Thyagi Ruwanpathirana, chercheuse d’Amnesty International sur l’Asie du Sud

« Alors que l’utilisation d’inculpations relevant de la lutte contre le terrorrisme contre des manifestant·e·s est excessive et totalement disproportionnée, les autorités sri-lankaises ne cessent d’y avoir recours contre les personnes qui les critiquent et les minorités pour museler la dissidence. Inculper des manifestant·e·s d’infractions s’inscrivant dans le cadre de la lutte contre le terrorisme constitue une violation flagrante des droits à la liberté d’expression et de réunion pacifique garantis par la Constitution sri-lankaise et par le Pacte international relatif aux droits civils et politiques (PIDCP), auquel le Sri Lanka est un État partie. Le droit international relatif aux droits humains dispose que la législation anti terrorriste ne doit pas être utilisée pour réprimer pénalement les personnes qui organisent ou participent à des rassemblements pacifiques.

Les autorités sri-lankaises doivent abroger la Loi relative à la prévention du terrorisme, qui n’est pas conforme aux normes internationales relatives aux droits humains, et respecter l’engagement qu’elles ont pris de mettre fin à son utilisation. Les autorités devraient réexaminer immédiatement la situation des personnes détenues au titre de la Loi relative à la prévention du terrorisme, en garantissant un accès adéquat à des audiences équitables de mise en liberté sous caution. Elles devraient également libérer l’ensemble des manifestant·e·s faisant l’objet d’inculpations similaires et non conformes aux normes internationales. »

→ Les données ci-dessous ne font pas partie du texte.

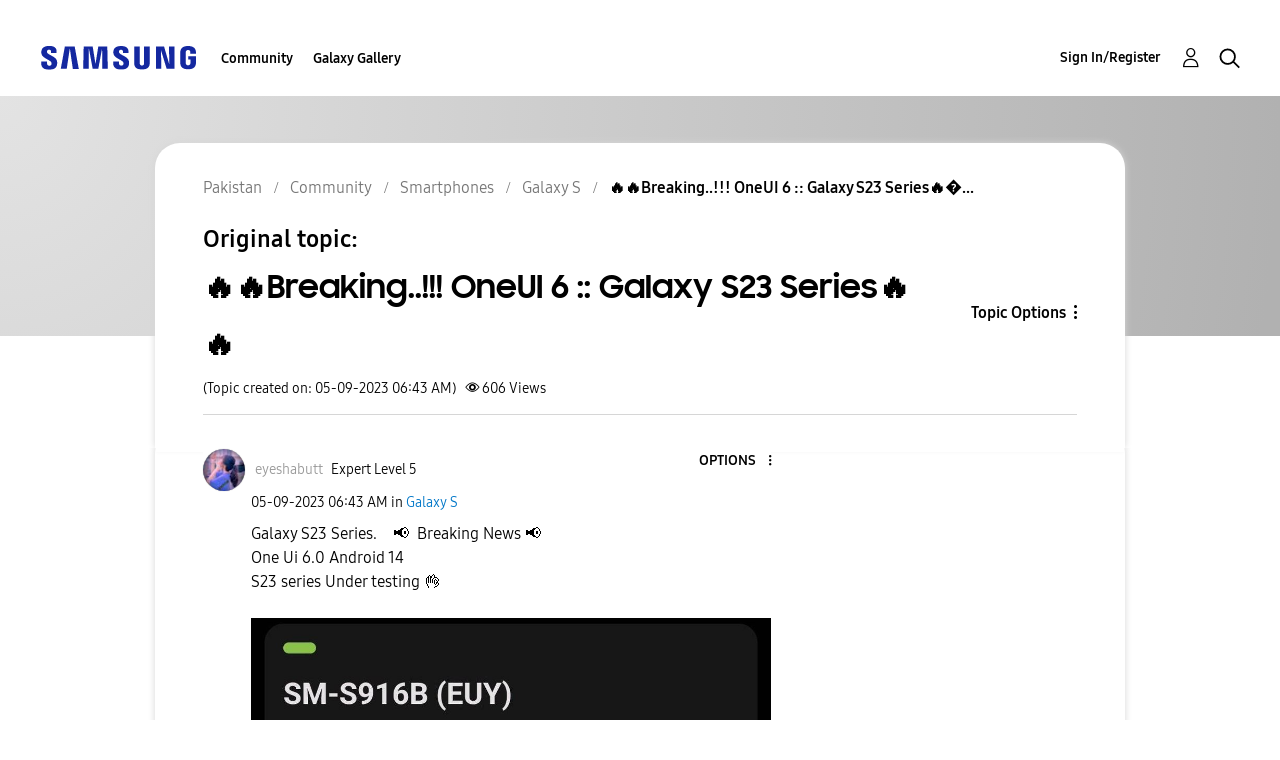

--- FILE ---
content_type: text/html; charset=UTF-8
request_url: https://r2.community.samsung.com/t5/Galaxy-S/Breaking-OneUI-6-Galaxy-S23-Series/m-p/13837325
body_size: 1875
content:
<!DOCTYPE html>
<html lang="en">
<head>
    <meta charset="utf-8">
    <meta name="viewport" content="width=device-width, initial-scale=1">
    <title></title>
    <style>
        body {
            font-family: "Arial";
        }
    </style>
    <script type="text/javascript">
    window.awsWafCookieDomainList = [];
    window.gokuProps = {
"key":"AQIDAHjcYu/GjX+QlghicBgQ/7bFaQZ+m5FKCMDnO+vTbNg96AE2d60Q/ObrltvLwmETCDa3AAAAfjB8BgkqhkiG9w0BBwagbzBtAgEAMGgGCSqGSIb3DQEHATAeBglghkgBZQMEAS4wEQQM/uJBw6u1fb9vj1MZAgEQgDsRQ2/sks/D/RVlSVbME4Dj3wRkJD2FZ07abhptl33LwU7tGyATwZ4iwbGQYUhO6BHjaEkO4LpswPF/iQ==",
          "iv":"D549SAE7kgAAA72q",
          "context":"rLyZPOsIBwjzag884JPQmzJ6ExaDGUUfskumSIMGqASanYGyDn03O3UhNeAqEwkr2E6aKO+lF3ZVnUuiC9gQZklb/c7y2Bn1xLSLaRpl2s4d46J+Va0j5OrysNKd7EFRAcOiBJfNjOqgigkYRV0LlKCHZ+fOArsU+FpUx62clA1nWDmzgxGGsK04/9eGH6AYHzBRNvgHdtE27UkR2gtiY6kqESSb6Bdsnzv9gYTBOlMw6ApouEEDkVfNXlLNvxMqzhd2cmbuEyTfunapoMbUb7RHm+MuUA1K5yw0dghe692X/svtSsWHSBwWiKtfba3afT/gibvu4yt3jrDjHmjrjJYZlhwh4+qufqqESqq2zIjyxPxsOh6kkNBSrwmBfyyEzsAx6YjIDFSv2Qvl37vAcywAgiyXKZ2RVIli"
};
    </script>
    <script src="https://bc0439715fa6.967eb88d.us-east-2.token.awswaf.com/bc0439715fa6/e566d069acb5/9c5f3411fe12/challenge.js"></script>
</head>
<body>
    <div id="challenge-container"></div>
    <script type="text/javascript">
        AwsWafIntegration.saveReferrer();
        AwsWafIntegration.checkForceRefresh().then((forceRefresh) => {
            if (forceRefresh) {
                AwsWafIntegration.forceRefreshToken().then(() => {
                    window.location.reload(true);
                });
            } else {
                AwsWafIntegration.getToken().then(() => {
                    window.location.reload(true);
                });
            }
        });
    </script>
    <noscript>
        <h1>JavaScript is disabled</h1>
        In order to continue, we need to verify that you're not a robot.
        This requires JavaScript. Enable JavaScript and then reload the page.
    </noscript>
</body>
</html>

Le droit international relatif aux droits humains dispose que la législation anti terrorriste ne doit pas être utilisée pour réprimer pénalement les personnes qui organisent ou participent à des rassemblements pacifiques

Thyagi Ruwanpathirana

Complément d’information

Les deux dirigeants étudiants Wasantha Mudalige, organisateur de l’Inter University Students’ Federation et Galwewa Siridhamma Thero, organisateur de l’Inter University Bhikku Federation, sont détenus par les autorités sri-lankaises depuis le 18 août 2022. Leur détention a été prolongée de 90 jours le 21 août 2022 aux termes de la Loi relative à la prévention du terrorisme (PTA), dans le cadre de la répression massive exercée actuellement par les autorités contre les manifestant·e·s.

Leurs proches et leur avocat ont exprimé leur préoccupation pour la sécurité et l’état de santé des deux dirigeants incarcérés. Amnesty International a diffusé une Action urgente au sujet du maintien en détention arbitraire des deux dirigeants étudiants :

Amnesty International a déjà fait état précédemment de la répression exercée par les autorités sri-lankaises contre des manifestant·e·s, qui doivent faire face maintenant à des manœuvres d’intimidation et de harcèlement et des arrestations. La suppression des manifestations et des droits à la liberté de réunion pacifique, de mouvement et d’expression doit cesser, et le gouvernement doit protéger le droit de manifester.